Background:Primary angiitis of the central nervous system (PACNS) is a rare disorder which has been much under-researched and considerably misunderstood. The medical literature is predominately a rheumatological one (for the obvious reasons that Rheumatologists deal with vasculitis), but there are (by definition) no systemic features.

The prevalence is thought to be 0 5 – 1 per million, with a peak in middle age and rather more common in men than women.

Patients present with headache and neurological symptoms which often fluctuate day to day. Sudden deficits simulating stroke may arise, but more common the disorder is subacute with a gradual acquisition of neurological signs which worse and spread to other areas of the nervous system.
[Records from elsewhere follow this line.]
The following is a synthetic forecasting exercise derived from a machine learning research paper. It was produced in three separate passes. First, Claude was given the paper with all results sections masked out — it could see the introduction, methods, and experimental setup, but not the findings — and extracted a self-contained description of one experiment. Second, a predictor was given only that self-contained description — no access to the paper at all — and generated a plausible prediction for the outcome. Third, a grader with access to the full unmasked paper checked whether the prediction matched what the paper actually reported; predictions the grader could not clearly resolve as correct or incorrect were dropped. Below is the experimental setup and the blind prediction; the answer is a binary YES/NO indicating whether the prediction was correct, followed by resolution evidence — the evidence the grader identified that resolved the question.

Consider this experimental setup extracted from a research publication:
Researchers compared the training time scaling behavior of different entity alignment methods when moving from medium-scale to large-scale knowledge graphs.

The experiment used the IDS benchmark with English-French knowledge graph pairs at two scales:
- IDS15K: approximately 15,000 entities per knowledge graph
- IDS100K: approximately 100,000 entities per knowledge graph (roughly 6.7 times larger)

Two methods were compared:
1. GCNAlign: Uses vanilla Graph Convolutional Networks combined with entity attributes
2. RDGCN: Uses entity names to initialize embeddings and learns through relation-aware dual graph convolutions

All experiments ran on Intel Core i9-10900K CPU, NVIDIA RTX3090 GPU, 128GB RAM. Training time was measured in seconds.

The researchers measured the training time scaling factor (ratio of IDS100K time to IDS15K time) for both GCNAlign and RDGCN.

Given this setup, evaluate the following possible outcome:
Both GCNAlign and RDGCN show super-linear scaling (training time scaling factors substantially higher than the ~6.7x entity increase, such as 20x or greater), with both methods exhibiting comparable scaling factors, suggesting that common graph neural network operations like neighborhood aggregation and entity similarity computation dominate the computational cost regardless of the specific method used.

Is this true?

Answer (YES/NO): NO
Occasionally a slowly progressive disorder simulating dementia may arise, and more rarely still a mass lesion misconstrued as a brain tumour may be seen.
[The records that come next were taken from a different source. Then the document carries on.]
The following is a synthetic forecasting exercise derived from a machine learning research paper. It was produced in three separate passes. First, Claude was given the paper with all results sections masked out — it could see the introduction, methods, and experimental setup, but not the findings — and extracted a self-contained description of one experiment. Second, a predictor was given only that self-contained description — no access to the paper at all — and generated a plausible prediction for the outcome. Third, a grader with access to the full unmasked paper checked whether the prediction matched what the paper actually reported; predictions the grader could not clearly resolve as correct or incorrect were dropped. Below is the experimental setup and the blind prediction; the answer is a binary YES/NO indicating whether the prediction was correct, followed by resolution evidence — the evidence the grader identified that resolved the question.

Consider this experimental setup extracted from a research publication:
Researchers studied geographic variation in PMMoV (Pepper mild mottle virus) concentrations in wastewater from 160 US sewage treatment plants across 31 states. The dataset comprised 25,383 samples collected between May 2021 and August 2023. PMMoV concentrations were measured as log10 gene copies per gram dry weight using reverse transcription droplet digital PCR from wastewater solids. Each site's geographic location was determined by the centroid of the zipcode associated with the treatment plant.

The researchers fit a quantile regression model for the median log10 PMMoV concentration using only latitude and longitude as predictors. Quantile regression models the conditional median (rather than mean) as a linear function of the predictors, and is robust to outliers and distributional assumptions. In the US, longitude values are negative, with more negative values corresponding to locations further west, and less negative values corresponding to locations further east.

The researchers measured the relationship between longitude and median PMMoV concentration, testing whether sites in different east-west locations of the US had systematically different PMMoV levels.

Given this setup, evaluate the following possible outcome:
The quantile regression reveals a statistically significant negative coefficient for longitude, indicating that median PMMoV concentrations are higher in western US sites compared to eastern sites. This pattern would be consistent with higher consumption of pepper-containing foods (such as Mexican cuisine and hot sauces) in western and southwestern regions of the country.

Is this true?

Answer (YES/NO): YES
Nearly 30 years ago a series of diagnostic criteria was put forward and these have not been improved upon since. The authors put store in the then newly recognised angiographic feature of beading of the medium sized intracerebral vessels. This however is a very non-specific feature and is seen more commonly with a separate disorder known as reversible cerebral vasoconstriction syndrome, whose treatment and prognosis is entirely different to PACNS. It may also be seen in radiation induced cerebral vasculopathy and in association with various infections. Its specificity is too low to allow it to remain within the diagnostic criteria as they stand. 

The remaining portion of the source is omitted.